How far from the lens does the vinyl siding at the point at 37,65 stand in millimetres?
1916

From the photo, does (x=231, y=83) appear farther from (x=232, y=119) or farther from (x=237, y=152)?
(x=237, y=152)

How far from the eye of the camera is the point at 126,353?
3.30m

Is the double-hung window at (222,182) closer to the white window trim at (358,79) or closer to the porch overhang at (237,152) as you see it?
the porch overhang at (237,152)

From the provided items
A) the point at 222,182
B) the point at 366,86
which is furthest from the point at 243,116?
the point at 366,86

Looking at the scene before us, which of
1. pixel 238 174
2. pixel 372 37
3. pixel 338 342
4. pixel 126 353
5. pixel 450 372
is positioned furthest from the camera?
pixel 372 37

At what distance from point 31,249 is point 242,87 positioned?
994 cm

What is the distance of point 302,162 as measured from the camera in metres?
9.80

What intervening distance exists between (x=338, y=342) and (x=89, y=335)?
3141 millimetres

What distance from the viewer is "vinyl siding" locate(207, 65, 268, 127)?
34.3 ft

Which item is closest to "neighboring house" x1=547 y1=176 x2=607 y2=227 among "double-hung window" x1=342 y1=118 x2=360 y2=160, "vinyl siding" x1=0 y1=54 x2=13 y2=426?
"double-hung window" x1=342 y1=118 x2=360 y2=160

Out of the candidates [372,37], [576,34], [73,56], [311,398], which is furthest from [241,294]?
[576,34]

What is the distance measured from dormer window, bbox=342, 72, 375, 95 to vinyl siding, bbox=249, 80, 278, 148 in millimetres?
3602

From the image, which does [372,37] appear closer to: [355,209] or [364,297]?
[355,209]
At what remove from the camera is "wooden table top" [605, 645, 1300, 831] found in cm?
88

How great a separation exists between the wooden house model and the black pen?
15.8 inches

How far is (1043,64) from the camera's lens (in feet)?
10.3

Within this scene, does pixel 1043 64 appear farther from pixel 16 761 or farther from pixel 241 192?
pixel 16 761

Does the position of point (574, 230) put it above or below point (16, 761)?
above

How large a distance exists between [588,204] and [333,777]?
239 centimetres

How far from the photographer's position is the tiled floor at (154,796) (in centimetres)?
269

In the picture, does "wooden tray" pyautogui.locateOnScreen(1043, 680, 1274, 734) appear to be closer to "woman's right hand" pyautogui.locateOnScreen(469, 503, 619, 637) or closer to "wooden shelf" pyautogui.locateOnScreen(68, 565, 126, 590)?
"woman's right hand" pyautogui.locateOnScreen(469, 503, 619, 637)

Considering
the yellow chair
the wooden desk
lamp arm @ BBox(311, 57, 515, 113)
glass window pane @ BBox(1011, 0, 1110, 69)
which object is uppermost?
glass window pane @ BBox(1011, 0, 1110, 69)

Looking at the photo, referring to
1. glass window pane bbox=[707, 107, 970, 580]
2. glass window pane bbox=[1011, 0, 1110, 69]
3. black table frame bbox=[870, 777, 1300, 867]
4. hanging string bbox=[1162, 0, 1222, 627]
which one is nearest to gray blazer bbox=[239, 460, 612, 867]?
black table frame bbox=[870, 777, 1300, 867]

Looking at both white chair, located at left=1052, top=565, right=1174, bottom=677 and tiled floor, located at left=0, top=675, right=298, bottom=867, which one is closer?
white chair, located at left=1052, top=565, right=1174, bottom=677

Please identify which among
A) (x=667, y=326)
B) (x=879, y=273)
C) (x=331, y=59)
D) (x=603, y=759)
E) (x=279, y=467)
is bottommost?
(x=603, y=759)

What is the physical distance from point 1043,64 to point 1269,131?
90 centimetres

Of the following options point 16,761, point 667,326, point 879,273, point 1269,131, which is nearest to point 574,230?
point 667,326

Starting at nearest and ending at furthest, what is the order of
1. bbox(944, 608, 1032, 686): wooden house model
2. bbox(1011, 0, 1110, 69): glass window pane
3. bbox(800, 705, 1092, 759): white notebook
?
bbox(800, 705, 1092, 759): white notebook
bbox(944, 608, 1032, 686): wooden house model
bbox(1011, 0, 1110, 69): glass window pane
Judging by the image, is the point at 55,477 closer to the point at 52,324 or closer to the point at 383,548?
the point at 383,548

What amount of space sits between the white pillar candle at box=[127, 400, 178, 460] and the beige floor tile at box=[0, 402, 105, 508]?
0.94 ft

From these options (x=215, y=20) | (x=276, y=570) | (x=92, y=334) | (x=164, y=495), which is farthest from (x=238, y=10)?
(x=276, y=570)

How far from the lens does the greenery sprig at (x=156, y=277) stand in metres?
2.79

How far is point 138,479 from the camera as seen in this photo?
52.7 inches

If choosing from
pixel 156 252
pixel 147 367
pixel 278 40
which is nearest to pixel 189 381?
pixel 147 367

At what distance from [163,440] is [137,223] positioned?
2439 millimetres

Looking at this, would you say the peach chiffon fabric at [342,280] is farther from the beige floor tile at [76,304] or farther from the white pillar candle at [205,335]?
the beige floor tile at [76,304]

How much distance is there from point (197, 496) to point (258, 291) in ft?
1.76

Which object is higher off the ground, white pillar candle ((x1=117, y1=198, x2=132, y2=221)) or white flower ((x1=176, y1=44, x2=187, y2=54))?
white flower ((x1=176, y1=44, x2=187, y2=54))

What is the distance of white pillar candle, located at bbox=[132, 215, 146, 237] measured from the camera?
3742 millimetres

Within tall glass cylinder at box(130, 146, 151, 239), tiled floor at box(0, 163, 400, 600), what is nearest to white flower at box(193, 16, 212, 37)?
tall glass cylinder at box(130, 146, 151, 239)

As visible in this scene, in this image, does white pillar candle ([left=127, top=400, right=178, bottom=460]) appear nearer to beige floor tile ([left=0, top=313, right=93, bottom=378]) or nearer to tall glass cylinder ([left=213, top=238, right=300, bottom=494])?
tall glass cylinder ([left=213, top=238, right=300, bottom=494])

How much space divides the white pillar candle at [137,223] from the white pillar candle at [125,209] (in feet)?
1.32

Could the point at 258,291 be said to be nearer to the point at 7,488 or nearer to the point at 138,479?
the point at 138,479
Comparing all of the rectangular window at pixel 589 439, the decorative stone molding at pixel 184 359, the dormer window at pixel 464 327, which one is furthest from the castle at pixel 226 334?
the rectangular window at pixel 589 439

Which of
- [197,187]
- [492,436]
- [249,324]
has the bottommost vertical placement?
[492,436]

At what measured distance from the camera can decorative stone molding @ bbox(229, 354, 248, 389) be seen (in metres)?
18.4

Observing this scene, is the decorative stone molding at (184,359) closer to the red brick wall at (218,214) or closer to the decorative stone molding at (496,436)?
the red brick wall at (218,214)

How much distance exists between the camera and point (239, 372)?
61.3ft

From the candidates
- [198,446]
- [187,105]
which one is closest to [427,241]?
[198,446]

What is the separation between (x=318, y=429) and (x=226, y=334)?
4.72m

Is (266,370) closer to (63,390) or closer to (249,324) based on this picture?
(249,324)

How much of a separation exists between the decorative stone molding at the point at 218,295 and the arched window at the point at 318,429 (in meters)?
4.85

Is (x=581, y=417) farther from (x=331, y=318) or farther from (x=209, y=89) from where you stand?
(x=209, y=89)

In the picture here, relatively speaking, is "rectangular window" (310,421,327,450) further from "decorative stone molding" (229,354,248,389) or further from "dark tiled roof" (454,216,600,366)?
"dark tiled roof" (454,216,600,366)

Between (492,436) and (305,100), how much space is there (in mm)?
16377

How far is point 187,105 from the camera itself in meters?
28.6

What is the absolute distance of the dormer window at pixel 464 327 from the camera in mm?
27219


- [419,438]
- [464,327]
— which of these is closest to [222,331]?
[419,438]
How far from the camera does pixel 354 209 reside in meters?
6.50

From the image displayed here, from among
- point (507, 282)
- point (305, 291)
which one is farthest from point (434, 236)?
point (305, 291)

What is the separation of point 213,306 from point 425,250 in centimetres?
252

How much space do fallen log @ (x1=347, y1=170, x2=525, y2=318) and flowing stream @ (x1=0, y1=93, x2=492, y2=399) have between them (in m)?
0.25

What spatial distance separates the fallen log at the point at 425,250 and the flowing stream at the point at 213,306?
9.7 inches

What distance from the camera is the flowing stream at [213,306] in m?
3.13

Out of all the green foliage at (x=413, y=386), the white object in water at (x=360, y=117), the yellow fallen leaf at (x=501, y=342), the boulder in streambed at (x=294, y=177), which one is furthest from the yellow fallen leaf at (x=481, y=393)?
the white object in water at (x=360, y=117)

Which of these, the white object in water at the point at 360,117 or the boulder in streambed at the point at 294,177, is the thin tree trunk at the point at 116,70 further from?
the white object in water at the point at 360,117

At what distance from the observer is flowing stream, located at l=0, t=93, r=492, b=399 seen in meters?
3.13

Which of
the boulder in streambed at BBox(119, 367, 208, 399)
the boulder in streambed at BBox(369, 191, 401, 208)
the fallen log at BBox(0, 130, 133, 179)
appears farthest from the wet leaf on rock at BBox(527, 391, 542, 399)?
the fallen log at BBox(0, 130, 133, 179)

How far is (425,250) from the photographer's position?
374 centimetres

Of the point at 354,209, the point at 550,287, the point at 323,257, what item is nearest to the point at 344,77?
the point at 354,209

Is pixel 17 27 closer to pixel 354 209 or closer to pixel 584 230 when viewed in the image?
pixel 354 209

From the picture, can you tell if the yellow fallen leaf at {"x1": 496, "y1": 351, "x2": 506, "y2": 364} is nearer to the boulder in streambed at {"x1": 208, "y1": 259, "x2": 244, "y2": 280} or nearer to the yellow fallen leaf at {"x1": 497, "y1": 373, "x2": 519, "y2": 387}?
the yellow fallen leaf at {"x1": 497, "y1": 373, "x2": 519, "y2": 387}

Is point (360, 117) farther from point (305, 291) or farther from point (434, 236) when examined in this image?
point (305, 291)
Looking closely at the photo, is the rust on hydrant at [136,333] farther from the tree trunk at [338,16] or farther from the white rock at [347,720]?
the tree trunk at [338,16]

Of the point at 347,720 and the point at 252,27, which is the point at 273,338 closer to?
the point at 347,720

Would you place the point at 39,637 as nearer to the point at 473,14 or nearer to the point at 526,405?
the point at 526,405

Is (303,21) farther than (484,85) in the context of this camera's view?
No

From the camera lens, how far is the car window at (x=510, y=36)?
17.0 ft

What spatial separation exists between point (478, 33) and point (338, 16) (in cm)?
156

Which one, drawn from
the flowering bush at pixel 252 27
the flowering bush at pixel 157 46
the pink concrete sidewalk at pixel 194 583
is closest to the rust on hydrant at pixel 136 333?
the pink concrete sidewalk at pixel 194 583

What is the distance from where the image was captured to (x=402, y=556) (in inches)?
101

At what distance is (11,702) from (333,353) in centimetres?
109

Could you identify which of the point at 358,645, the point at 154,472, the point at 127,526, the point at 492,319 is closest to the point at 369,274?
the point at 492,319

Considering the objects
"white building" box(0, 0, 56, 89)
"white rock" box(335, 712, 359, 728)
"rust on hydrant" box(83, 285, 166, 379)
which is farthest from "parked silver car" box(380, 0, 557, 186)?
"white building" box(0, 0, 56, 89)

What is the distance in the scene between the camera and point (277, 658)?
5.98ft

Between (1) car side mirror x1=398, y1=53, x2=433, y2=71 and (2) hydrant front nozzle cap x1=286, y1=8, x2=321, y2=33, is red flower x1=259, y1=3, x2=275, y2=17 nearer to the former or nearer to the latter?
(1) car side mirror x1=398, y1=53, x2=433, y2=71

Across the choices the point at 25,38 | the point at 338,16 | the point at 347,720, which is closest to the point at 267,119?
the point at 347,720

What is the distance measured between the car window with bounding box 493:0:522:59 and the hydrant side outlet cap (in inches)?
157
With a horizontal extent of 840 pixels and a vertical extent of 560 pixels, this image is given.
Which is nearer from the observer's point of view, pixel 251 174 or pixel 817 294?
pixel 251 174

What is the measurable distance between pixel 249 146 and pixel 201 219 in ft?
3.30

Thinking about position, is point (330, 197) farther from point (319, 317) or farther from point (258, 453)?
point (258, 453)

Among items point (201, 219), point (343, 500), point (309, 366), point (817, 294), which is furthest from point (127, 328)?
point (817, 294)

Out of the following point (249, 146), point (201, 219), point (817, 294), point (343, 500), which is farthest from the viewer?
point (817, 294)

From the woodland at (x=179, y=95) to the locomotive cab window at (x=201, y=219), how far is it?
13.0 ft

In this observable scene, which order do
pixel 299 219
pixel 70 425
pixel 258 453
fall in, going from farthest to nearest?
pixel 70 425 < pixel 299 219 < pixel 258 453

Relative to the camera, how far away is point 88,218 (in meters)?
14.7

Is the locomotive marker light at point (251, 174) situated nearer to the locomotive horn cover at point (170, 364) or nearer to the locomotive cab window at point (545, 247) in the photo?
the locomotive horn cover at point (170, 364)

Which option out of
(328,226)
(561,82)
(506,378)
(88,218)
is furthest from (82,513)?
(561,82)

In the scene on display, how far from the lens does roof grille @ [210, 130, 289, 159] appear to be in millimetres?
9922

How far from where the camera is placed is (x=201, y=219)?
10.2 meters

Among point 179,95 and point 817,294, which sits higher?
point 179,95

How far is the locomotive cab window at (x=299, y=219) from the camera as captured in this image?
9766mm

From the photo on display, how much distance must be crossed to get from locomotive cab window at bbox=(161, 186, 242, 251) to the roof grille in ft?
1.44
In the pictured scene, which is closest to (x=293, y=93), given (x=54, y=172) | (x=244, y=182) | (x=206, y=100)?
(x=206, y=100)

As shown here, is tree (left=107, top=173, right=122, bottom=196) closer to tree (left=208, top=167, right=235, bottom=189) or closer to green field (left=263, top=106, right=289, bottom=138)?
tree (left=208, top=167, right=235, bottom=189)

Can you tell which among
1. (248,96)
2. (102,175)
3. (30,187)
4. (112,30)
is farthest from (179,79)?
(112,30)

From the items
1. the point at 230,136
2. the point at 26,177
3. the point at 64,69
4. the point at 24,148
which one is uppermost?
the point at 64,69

______________________________

Return every line from the one containing "Is the locomotive marker" down to the end of the records, including both the first and the last line, with each line unchanged.

▸ Exercise answer
Is the locomotive marker light at point (251, 174) situated nearer to the locomotive horn cover at point (170, 364) or nearer to the locomotive cab window at point (545, 247) in the photo?
the locomotive horn cover at point (170, 364)

Which option out of
(328,226)
(561,82)
(506,378)
(88,218)
is furthest from (82,513)?
(561,82)

In the scene on display, how far from the lens does roof grille @ [210, 130, 289, 159] appear to be in millimetres?
9922

How far from where the camera is placed is (x=201, y=219)?
10.2 meters

Among point 179,95 and point 817,294, which sits higher?
point 179,95

How far is the locomotive cab window at (x=299, y=219) from the camera as captured in this image?
9766mm

From the photo on display, how much distance must be crossed to get from locomotive cab window at bbox=(161, 186, 242, 251) to the roof grille in ft?
1.44
In the pictured scene, which is closest to (x=293, y=93), given (x=54, y=172) | (x=244, y=182) | (x=206, y=100)?
(x=206, y=100)

As shown here, is tree (left=107, top=173, right=122, bottom=196) closer to tree (left=208, top=167, right=235, bottom=189) or closer to green field (left=263, top=106, right=289, bottom=138)?
tree (left=208, top=167, right=235, bottom=189)

Can you tell which among
1. (248,96)
2. (102,175)
3. (30,187)
4. (112,30)
is farthest from (179,79)?
(112,30)

From the items
1. the point at 230,136
2. the point at 26,177
3. the point at 64,69
4. the point at 24,148
which one is uppermost?
the point at 64,69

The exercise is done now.